Global consumer goods giant Unilever last month became the first company to produce a stand-alone account of its human rights issues in lockstep with the reporting framework. While Swedish mobile technology company Ericsson issued a similar report in April, it chose to present its findings as part of a broader annual report on sustainability issues.
Unilever and Ericsson are two of the six “early adopter” companies that have pledged to report on their human rights issues using the framework. The list also includes Dutch bank ABN Amro, Swiss food group Nestlé, Swedish clothing label H&M and American mining firm Newmont.
By no coincidence, the group of early adopters comprises some of the largest and most internationally active companies whose network and expansive global operations tend to draw closer scrutiny on the issue of human rights.
While the reporting framework’s layout is relatively straightforward — asking companies to answer eight overarching and 23 supporting questions — the process to answer them certainly is not.
The reporting framework poses questions such as “what does the company say publicly about its commitment to respect human rights?” or “does the company have any specific policies that address its salient human rights issues?” The means to compile those answers, however, can be quite busy and complex.
“It requires a lot of infrastructure to do one of these reports,” Ed Potter, Coca-Cola’s former director of global workplace rights told Devex. The process for a thorough answer often requires synchrony across the whole matrix of an organization, from procurement teams to legal and environmental ones, for example. The larger and more global a company is, the more complex that upfront burden can be, Potter noted.
Yet it is an increasingly necessary burden that large multinational companies are having to bear. The early adopter companies represent a range of industries whose core products and services put them in direct contact with socially conscious stakeholders. That base has grown exponentially in the roughly 20 years since the modern-day campaign for human rights standards by corporations took shape, manifesting in the 2011 adoption of the UNGP.
Investors now provide a significant impetus for open and transparent human rights reporting. The UNGP Reporting Framework, for example, has the support of a coalition of over 80 institutional investors with roughly $4.25 trillion of assets under management.
“That is a huge pressure factor,” Schindall said. “Thinking has evolved a great deal about the role of the shareholder and what it means to provide shareholder value.”
Yet with all the burden and pressure of exhaustive due diligence comes substantive value, companies say.
By design, the reporting framework forces companies to examine the totality of their business to understand their influence on human rights issues.
“You’re really going into the details of your own operations — all of your operations, not just supply chains — making sure that you can remedy any issue,” a spokesman for Ericsson told Devex. “It’s good to look at your own business through this different type of lens.”
Additionally, once the initial legwork of coordination across a company is achieved, it will be easy to maintain going forward — at least in theory.
In practice, however, it will likely be several more years before the type of comprehensive human rights reporting becomes the norm among big business.
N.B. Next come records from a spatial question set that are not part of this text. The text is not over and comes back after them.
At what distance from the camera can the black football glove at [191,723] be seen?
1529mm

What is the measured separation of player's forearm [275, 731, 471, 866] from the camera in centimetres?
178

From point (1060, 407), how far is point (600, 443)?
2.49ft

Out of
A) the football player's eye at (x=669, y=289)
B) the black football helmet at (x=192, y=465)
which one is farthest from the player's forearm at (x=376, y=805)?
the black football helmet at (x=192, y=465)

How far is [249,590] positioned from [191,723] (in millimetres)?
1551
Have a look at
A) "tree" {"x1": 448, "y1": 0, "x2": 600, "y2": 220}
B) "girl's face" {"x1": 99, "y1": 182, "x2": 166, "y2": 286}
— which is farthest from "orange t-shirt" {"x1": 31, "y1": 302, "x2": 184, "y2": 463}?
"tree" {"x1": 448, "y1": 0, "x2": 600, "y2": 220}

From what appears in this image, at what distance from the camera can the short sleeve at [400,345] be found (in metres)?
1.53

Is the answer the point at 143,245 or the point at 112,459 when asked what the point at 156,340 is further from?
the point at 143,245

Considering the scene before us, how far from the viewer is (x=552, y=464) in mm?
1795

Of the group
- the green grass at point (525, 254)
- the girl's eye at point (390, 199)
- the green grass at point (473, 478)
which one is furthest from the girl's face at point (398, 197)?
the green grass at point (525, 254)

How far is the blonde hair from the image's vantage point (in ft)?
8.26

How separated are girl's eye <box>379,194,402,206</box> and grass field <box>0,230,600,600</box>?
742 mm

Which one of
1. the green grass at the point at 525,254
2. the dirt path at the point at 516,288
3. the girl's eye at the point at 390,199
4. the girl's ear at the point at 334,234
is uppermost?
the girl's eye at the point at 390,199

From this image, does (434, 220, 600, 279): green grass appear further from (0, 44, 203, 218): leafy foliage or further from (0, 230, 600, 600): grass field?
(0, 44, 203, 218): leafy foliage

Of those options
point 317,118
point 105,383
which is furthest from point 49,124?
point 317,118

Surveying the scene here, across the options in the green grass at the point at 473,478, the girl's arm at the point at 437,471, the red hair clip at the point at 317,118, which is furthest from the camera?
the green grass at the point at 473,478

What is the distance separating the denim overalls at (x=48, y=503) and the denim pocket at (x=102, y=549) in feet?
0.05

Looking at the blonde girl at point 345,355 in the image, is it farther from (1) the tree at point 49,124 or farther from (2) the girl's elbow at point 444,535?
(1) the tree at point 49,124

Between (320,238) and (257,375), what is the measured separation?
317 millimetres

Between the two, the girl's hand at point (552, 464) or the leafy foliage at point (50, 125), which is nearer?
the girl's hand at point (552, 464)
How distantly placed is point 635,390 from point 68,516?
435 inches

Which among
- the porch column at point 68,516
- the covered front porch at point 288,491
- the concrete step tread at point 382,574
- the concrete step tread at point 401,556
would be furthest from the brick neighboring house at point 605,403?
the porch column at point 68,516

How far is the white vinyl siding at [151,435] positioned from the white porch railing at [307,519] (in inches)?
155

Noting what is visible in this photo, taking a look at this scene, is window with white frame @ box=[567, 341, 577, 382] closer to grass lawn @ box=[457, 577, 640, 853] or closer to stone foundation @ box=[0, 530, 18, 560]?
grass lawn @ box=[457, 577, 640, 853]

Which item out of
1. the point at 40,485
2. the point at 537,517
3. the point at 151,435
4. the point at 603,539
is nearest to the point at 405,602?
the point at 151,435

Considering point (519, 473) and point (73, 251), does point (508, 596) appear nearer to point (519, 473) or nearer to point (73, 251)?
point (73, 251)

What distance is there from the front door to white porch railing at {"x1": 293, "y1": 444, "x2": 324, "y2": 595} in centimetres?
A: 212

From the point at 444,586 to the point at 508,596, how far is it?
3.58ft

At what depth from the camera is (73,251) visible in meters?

Corporate sustainability experts opine that currently only a few dozen companies are committing to the depth of reporting recommended by the UNGP Reporting Framework.
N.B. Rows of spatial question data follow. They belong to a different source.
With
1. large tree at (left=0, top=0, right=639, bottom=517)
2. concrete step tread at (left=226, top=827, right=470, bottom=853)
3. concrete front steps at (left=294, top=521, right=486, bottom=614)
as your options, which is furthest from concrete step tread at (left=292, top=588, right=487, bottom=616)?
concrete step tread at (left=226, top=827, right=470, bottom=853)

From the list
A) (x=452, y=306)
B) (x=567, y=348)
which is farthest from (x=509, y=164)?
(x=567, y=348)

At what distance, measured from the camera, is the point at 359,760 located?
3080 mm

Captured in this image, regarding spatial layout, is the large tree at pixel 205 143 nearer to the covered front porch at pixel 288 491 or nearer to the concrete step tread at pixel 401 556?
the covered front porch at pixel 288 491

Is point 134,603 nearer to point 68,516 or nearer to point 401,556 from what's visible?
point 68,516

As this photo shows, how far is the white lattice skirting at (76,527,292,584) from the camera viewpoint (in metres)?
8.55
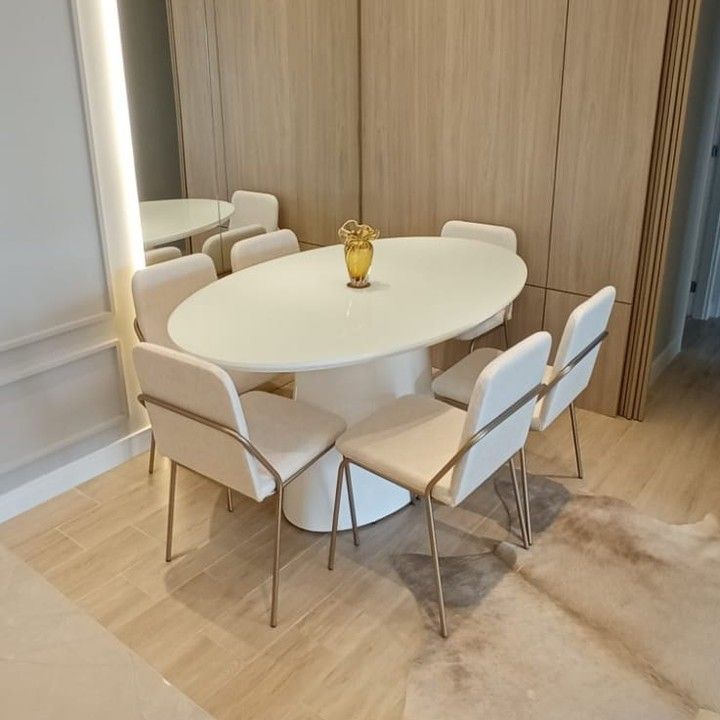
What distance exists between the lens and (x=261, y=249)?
3.29m


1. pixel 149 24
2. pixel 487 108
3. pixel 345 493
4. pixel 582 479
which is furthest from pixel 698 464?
pixel 149 24

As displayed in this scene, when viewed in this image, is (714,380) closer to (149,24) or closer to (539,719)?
(539,719)

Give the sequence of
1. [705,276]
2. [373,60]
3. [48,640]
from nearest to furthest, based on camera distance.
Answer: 1. [48,640]
2. [373,60]
3. [705,276]

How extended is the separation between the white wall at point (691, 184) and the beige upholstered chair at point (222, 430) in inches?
78.7

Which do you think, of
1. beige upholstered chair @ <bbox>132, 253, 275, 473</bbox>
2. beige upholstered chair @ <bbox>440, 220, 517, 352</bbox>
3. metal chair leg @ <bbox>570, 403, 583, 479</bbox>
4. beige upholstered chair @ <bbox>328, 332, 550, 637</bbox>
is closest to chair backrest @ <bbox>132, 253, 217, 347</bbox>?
beige upholstered chair @ <bbox>132, 253, 275, 473</bbox>

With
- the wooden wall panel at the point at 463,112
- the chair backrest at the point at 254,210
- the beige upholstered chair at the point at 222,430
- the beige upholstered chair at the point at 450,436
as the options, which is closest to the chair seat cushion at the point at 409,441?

Of them, Unilever is considered the gold standard, having produced the first and only stand-alone report to date using the UNGP framework.
Ericsson, the first information and communications technology company to adopt the framework, added its findings to its broader sustainability reports. That method of reporting by no means diminishes the company’s efforts to examine its human rights issues. Rather, experts suggest that type of integrated reporting is a useful way for companies to honor their commitments while not having to reinvent the wheel.
For now, the group of early adopter companies is indicative of the types of firms that will likely catch on to the UNGP Reporting Framework in the near term: large, resource-rich, multinational companies under acute pressure to have meaningful standards to address human rights.
As a critical mass of those companies develops, the next wave to come on board, presumably, would be their supplier companies that sit one level further from mainstream consumers in global value chains.
As to when UNGP framework reporting becomes the norm among large multinationals themselves, “I would put it at a 5-10 year range,” Potter said.